Patients and their advocates have been calling for a therapy that can help patients now since the disease moves faster than the drug development life cycle. To get the gene therapy in front of patients sooner, Sarepta is seeking an accelerated review with the U.S. agency, which allows the review of a therapy based on surrogate endpoint data, or data that does not speak specifically to the efficacy of a medicine but rather is reasonably likely to predict clinical benefit.
Sarepta is moving fast to make sure it has the resources to bankroll the launch of SRP-9001 once the FDA gives its okay. Ingram said the company raised more than a billion dollars during the quarter “to ensure we have the resources necessary to fully prepare for and successfully launch SRP-9001.” The company is changing its commercial, medical affairs, access and reimbursement and patient services teams to prepare for “what could be the most consequential gene therapy launch in history.”
The company issued $1.2 billion in 1.25% convertible senior notes due in 2027. Sarepta expects that the money raised and $2.1 billion in cash and cash equivalents on hand will fund operations to profitability.
The BLA for SRP-9001 was filed under the accelerated approval pathway in September based on data that shows the gene therapy spurs the expression of the dystrophin protein. Sarepta used data from three phase 1 studies known as Endeavor and an analysis that compared results from all three trials.
Therapies approved under the accelerated approval pathway can be marketed right away, but companies have an obligation to complete a post-marketing study to confirm clinical benefit. Sarepta hopes to do that with the Embark trial, which is already fully enrolled and dosed. The phase 3 study’s main endpoint will look at improvement in functional motor abilities in ambulant children.
Sarepta expects the accelerated approval decision to land in May 2023, with data from the phase 3 following in the third quarter. Berenberg Capital Markets analysts said this readout timeline is possible but tight, and any delay would put pressure on Sarepta's shares. If the approval arrives as planned, SVB Securities analysts said a launch could occur mid-year 2023.
SVB Securities predicts that SRP-9001 will capture most of the market share in DMD, rising to $3.6 billion in global peak sales by 2028.
"We continue to expect high interest in the stock heading into the SRP-9001 U.S. regulatory decision and see a compelling commercial opportunity ahead," SVB analysts said in a note.

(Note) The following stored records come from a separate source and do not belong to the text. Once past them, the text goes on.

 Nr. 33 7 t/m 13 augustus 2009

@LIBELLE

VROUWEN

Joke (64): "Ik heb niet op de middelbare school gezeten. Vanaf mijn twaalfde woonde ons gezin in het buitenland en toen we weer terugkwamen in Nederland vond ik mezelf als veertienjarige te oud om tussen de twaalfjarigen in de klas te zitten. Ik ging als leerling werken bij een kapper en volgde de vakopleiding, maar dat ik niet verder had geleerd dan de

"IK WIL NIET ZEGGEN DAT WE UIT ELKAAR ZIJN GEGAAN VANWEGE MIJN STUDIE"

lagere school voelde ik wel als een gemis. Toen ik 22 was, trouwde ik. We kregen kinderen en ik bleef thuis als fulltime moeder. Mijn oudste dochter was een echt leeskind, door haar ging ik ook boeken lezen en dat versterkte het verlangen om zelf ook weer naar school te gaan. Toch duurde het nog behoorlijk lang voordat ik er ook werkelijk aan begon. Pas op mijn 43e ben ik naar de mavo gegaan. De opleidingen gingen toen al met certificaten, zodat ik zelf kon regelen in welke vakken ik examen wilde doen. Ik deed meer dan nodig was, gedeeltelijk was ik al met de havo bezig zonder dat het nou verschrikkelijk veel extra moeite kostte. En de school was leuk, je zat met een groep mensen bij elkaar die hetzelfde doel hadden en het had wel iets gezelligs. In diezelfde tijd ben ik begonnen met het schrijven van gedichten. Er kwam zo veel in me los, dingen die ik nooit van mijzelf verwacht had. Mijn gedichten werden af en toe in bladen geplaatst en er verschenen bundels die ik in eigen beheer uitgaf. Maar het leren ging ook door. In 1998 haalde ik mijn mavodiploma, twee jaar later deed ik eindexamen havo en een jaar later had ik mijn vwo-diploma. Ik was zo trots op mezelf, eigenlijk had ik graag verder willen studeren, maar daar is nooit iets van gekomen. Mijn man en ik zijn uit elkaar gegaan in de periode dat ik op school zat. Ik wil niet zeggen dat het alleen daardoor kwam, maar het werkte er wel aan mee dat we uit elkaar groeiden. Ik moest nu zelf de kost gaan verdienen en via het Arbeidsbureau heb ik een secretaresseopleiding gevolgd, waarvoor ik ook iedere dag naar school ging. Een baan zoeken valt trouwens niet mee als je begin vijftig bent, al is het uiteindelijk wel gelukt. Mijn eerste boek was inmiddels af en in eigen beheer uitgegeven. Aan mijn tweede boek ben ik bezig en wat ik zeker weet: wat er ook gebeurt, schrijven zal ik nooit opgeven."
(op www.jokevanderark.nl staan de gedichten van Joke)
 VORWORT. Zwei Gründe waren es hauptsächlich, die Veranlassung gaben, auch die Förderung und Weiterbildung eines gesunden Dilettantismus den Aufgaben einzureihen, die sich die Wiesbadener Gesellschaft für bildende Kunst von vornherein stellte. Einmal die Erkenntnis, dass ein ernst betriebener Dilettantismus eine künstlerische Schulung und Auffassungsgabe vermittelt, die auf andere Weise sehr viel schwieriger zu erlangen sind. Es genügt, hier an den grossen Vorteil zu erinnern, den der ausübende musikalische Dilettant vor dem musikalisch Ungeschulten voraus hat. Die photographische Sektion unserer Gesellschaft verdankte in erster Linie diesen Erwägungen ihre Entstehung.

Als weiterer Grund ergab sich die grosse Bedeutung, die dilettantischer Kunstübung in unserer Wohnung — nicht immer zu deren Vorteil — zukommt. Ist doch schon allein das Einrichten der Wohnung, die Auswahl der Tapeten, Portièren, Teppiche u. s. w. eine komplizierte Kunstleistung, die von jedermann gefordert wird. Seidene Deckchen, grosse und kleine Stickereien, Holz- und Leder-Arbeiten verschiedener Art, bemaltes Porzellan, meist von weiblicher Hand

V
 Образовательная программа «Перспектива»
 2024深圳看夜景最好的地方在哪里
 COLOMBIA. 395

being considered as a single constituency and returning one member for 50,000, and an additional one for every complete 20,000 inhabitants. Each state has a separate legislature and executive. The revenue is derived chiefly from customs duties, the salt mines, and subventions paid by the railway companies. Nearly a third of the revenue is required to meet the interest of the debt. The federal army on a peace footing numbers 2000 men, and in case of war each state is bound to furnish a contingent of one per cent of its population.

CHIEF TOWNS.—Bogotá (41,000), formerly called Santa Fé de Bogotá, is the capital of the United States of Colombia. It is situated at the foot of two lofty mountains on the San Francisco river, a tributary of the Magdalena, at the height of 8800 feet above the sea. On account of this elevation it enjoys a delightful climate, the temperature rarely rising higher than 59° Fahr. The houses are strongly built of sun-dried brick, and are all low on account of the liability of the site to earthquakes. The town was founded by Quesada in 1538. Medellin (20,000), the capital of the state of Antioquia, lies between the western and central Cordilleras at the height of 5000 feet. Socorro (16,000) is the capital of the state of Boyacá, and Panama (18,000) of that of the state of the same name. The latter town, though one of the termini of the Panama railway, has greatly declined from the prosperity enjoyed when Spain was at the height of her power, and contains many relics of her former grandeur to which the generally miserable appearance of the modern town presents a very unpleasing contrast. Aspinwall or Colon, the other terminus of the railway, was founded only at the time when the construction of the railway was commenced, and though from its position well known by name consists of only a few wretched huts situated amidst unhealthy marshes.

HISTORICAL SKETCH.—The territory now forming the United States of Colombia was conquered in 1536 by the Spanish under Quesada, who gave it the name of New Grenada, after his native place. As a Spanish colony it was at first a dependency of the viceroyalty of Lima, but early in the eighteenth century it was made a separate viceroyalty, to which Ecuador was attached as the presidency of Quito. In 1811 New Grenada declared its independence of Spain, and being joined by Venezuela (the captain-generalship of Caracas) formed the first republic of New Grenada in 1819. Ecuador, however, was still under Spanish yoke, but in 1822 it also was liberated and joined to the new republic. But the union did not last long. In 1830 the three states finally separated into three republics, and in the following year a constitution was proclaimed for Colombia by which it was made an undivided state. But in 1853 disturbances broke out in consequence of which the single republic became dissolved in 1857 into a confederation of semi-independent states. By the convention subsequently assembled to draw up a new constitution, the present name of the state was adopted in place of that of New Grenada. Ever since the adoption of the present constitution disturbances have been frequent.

SVB Securities wondered if the close timeline between the accelerated approval due date and the planned readout for the confirmatory trial might spur the FDA to pass on the accelerated nod and wait for the results. Management, however, was bullish that the need to deliver the therapy to patients as fast as possible will outweigh any reluctance from the agency.
Without the accelerated review pathway, Ingram estimated that Sarepta would not be filing its request for approval until 2024.
"It's not an exaggeration: every day when the sun comes up and then the sun goes down at the end of that day, a Duchenne patient has been damaged, and damaged in ways that neither our therapy or any other therapy currently envisioned would rectify," he said during the earnings call.
One option SVB Securities sees is for Sarepta to delay the Embark readout, but the FDA would have to approve that change.
SRP-9001 will be reviewed by a panel of FDA advisors in the spring, which will provide advice to the agency about whether to approve the therapy or not.
Meanwhile, Sarepta is making moves to expand the potential DMD patient population to reach 14% more through an expansion of the Endeavor study, according to Berenberg.